On a vu Cascada à La Tour-de-Peilz et quelque chose nous a marqué
«Hmmm... t'es sûre de toi...?»
Notre compagnon jette un coup d'oeil circonspect à la mini-robe pailletée de pupute scintillante. Imperturbable, on lui rétorque que c'est un hommage croisé à Paris Hilton et Britney Spears. Si l'argument ne trouvera pas vraiment grâce aux yeux de l'être aimé, on ne lui jettera pas la pierre. Déjà qu'il est sur le point d'être traîné plus ou moins contre son gré jusqu'à La Tour-de-Peilz (VD), pour une soirée remplie de tubes iconiques - mais d'une qualité musicale douteuse.
Alors que 2026 vogue sans complexes sur la nostalgie des années 2000, des Nokia à clapet aux jeans taille basse, en passant par les survêtements Juicy Couture, le Collectif 52 a eu le bon goût de surfer sur la tendance et de convier l'un des emblèmes de la décennie: le groupe allemand Cascada, plus connu sous les traits de sa chanteuse, Natalie Horler.
21 ans après le succès planétaire de Everytime We Touch, qui fera de Cascada l'un des groupes les plus téléchargés de tous les temps derrière David Guetta, le trio se retrouve à performer dans un lieu improbable: une tente en plastique plantée au milieu de la Place des Anciens-Fossés, quelque part au bord du Léman.
19h30. Ambiance fête de jeunesse. Pendant qu'un DJ se charge de faire monter la température (déjà à point en ce samedi de mai caniculaire), les premiers arrivants s'enfilent bières, nachos et burritos de l'unique food truck de la manifestation, en piétinant sagement la pelouse et la terre battue jusqu'à l'arrivée des stars de la soirée.
Dans le public, de tous âges, rares sont ceux à avoir joué le jeu du dresscode années 2000. On ne leur en veut pas. Ce n’est pas comme s’il avait été officiellement réclamé par les organisateurs. Et puis, cette période était cruelle. Essayez de draguer en soirée avec la dégaine de Justin Timberlake en 2001, vous verrez ce que ça donne.
L'avantage de Rihanna et des Black Eyed Peas, c'est qu'il suffit de trois notes pour convaincre Corinne, Sabine et Frédéric de dévier de la pelouse vers la piste de danse. Un ou deux Gin to' viennent à bout des dernières résistances et timidités. Le soleil n'est pas couché quand la foule se déchaîne au rythme de Poker Face, I Gotta Feeling et Love Generation.
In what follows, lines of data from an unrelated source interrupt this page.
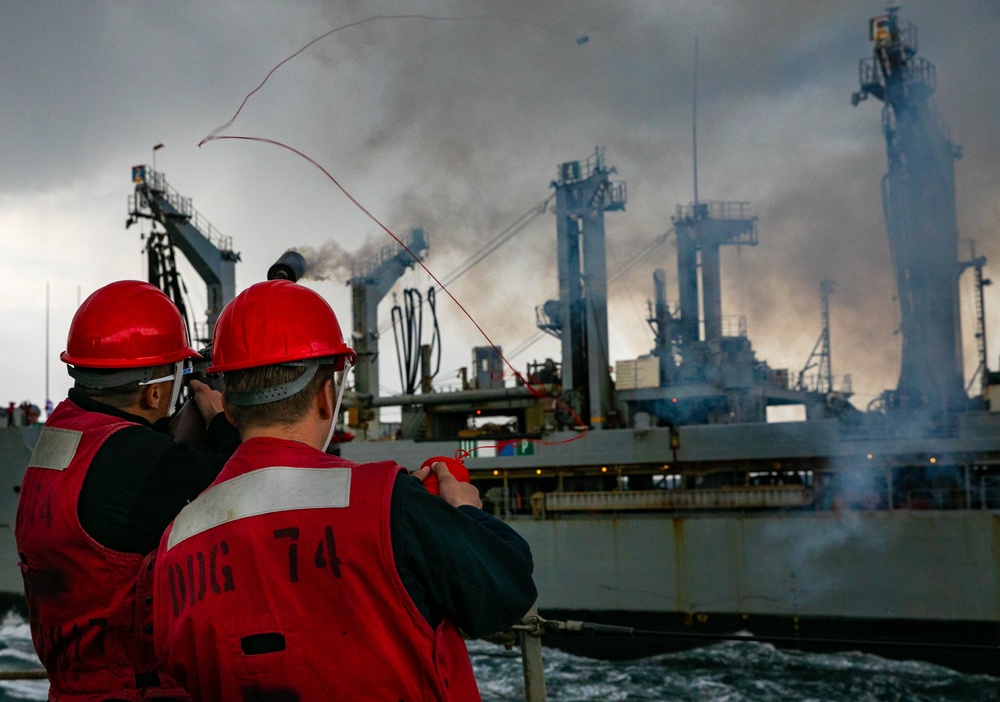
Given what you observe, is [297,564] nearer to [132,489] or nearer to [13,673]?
[132,489]

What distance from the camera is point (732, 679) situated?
13.9m

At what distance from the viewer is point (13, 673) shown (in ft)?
10.9

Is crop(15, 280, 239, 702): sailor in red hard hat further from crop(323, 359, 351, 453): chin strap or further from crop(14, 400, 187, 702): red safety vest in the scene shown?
crop(323, 359, 351, 453): chin strap

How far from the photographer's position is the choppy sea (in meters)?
13.0

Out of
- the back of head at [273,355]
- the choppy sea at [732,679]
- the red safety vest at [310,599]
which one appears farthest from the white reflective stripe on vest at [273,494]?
the choppy sea at [732,679]

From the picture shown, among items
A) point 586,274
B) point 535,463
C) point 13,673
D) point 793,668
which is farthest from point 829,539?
point 13,673

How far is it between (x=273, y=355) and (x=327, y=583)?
→ 45 centimetres

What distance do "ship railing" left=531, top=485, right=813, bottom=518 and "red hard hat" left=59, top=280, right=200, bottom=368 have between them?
15385 mm

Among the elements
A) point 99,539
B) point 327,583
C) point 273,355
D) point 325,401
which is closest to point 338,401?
point 325,401

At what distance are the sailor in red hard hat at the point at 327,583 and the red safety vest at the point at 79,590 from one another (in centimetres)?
44

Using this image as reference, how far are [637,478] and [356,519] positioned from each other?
1842 cm

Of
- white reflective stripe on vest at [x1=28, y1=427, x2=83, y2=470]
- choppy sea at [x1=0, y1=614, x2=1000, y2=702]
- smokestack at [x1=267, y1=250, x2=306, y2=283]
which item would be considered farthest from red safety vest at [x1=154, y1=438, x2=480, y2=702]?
choppy sea at [x1=0, y1=614, x2=1000, y2=702]

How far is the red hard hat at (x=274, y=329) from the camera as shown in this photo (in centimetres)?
157

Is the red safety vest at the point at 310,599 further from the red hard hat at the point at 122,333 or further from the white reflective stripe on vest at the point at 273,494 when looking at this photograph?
the red hard hat at the point at 122,333
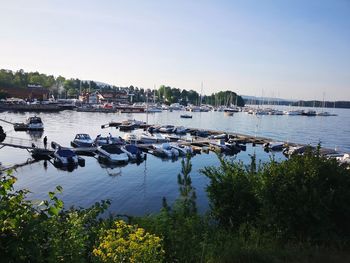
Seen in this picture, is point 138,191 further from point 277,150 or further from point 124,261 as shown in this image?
point 277,150

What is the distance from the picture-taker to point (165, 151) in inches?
1982

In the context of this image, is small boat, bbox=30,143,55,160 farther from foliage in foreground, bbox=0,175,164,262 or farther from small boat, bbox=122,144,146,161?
foliage in foreground, bbox=0,175,164,262

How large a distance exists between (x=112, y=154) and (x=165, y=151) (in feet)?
28.6

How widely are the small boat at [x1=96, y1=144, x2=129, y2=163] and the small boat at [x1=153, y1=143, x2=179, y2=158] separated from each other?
251 inches

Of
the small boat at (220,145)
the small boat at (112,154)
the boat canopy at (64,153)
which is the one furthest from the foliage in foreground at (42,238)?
the small boat at (220,145)

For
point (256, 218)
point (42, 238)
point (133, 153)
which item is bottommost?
point (133, 153)

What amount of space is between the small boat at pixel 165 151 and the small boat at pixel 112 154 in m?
6.37

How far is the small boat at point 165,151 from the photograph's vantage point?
164 feet

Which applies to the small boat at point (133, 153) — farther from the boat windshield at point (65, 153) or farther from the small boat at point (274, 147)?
the small boat at point (274, 147)

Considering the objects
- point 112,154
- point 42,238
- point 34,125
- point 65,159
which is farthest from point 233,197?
point 34,125

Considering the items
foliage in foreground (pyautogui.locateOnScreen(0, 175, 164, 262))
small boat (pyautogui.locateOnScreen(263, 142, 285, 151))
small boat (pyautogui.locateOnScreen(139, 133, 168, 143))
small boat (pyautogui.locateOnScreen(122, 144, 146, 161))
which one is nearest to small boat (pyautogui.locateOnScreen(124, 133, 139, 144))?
small boat (pyautogui.locateOnScreen(139, 133, 168, 143))

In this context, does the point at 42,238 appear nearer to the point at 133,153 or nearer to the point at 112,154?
the point at 112,154

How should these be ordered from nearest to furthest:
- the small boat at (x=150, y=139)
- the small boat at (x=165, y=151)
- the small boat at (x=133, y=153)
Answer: the small boat at (x=133, y=153), the small boat at (x=165, y=151), the small boat at (x=150, y=139)

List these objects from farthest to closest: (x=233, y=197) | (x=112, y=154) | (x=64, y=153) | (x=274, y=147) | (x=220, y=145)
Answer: (x=274, y=147), (x=220, y=145), (x=112, y=154), (x=64, y=153), (x=233, y=197)
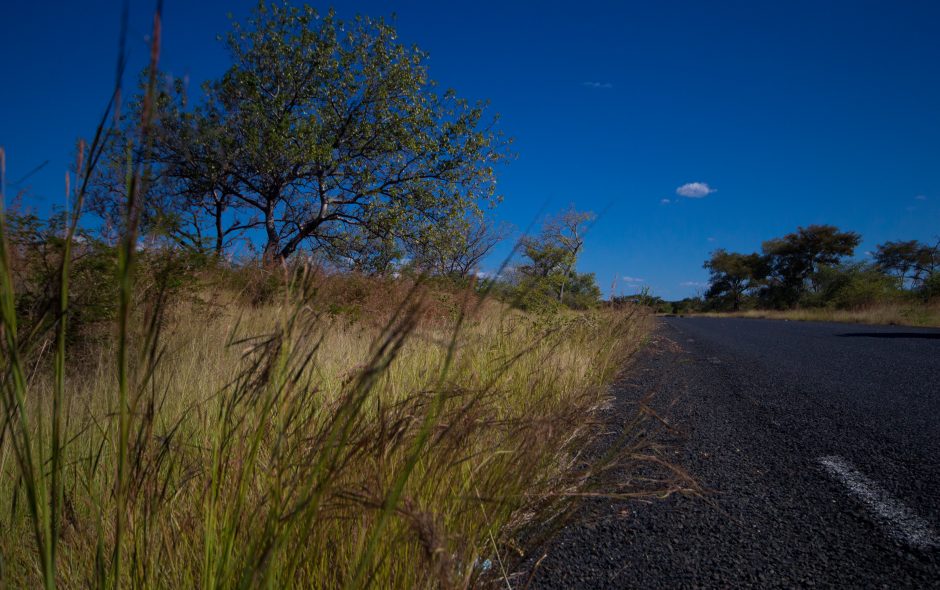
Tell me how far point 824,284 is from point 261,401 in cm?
4210

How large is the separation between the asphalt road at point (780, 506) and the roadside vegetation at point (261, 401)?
0.22 meters

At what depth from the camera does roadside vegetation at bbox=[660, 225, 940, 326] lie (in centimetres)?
1992

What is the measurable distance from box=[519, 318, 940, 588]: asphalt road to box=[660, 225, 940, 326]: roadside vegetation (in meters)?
16.2

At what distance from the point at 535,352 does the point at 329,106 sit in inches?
432

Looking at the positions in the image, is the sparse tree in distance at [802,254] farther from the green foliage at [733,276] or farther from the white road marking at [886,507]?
the white road marking at [886,507]

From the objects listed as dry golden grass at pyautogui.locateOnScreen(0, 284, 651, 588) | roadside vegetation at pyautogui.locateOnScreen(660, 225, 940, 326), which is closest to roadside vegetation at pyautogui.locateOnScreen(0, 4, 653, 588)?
dry golden grass at pyautogui.locateOnScreen(0, 284, 651, 588)

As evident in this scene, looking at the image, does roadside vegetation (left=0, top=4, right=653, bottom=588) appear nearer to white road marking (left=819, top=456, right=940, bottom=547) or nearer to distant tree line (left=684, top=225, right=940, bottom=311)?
white road marking (left=819, top=456, right=940, bottom=547)

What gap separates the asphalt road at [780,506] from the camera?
1427 millimetres

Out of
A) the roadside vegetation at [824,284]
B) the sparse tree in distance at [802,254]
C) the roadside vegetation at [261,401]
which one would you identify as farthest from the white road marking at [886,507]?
the sparse tree in distance at [802,254]

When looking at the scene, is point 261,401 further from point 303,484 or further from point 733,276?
point 733,276

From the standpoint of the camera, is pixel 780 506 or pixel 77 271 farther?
pixel 77 271

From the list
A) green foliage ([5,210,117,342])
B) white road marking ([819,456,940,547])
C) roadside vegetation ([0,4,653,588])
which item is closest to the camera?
roadside vegetation ([0,4,653,588])

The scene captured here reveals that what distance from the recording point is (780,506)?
1.87 metres

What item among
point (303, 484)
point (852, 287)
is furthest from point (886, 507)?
point (852, 287)
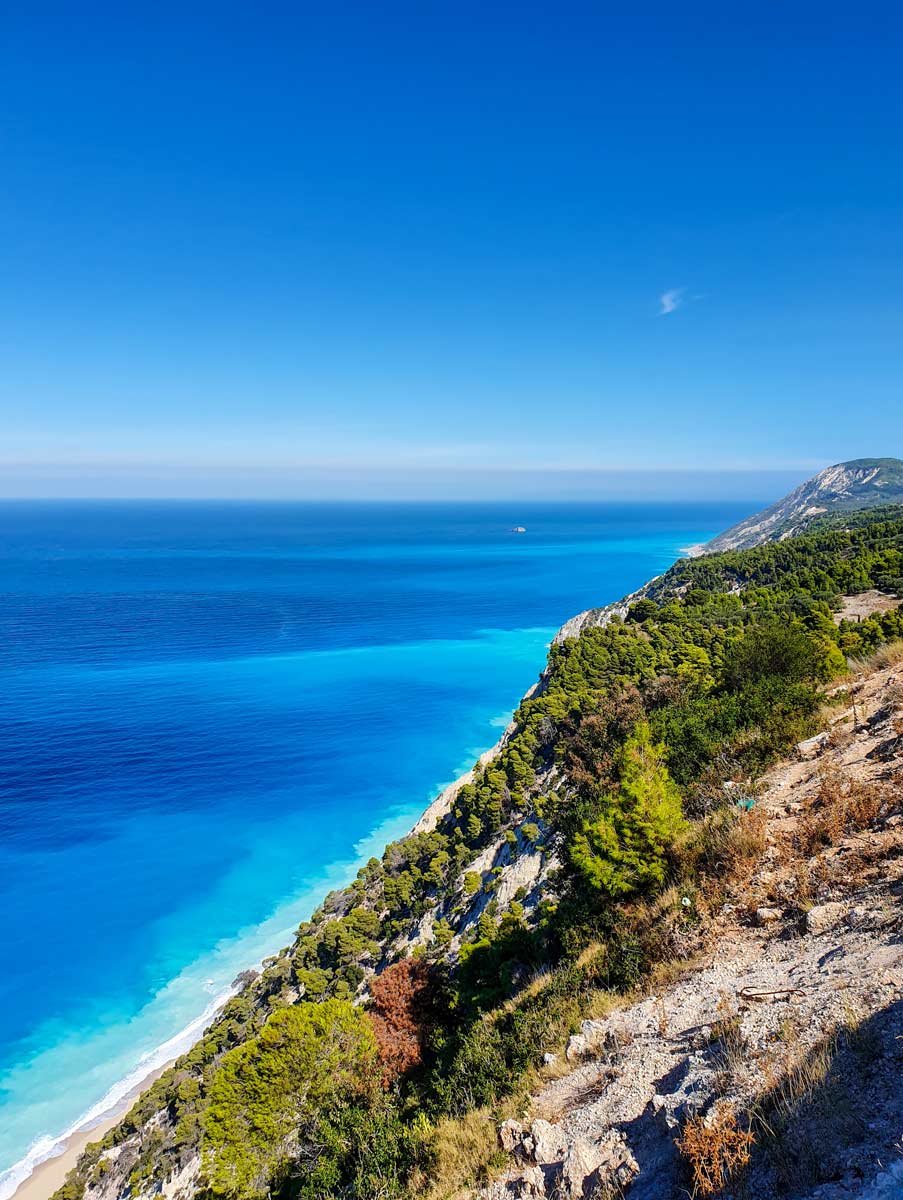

A 22h30, le public est brûlant, braille en choeur les paroles de Sia et Justin Bieber, la tente de la Place des Anciens-Fossé est presque pleine. Le DJ a si bien rempli sa tache qu'on aurait envie de protester quand, sur le coup de 22h58 tapantes, la musique s'arrête net et les lumières s'éteignent, pour faire place au clou du spectacle.
Enfin, les voilà. Sur fond d'hurlements stridents, la cascade de cheveux platine de Natalie Horler émerge sur la petite scène, flanquée de deux danseurs bien bâtis. Faux cils foisonnants et corps moulé dans une combinaison à paillettes (elle a respecté le dresscode, elle!), la chanteuse est une vision échappée de l'an de grâce 2008. Elle n'a pas changé d'un iota.
Autant dire tout de suite que si la nostalgie rend bon public, nous n'avons pas consommé suffisamment de Gin tonic pour faire l'impasse sur la piètre qualité du son. Si on ne s'attendait pas vraiment à une performance de haute voltige digne de Taylor Swift, nos oreilles en prennent pour leur grade. Pour le coup, on a plutôt le sentiment d'assister à l'Eurovision privée de budget.
Reste qu'il faut reconnaître à la chanteuse de Cascada une énergie intacte, que le public lui rend bien. Le concert ne se prolongera pas plus que le minimum légal et le tube tant attendu d'Everytime We Touch n'arrivera évidemment pas avant la toute-fin du show, mais la soirée valait largement le déplacement.
C'est peut-être ce qui nous a marqué dans le concert de Cascada. L'attente était largement plus savoureuse que le show lui-même. Et c’est un plaisir plutôt rare.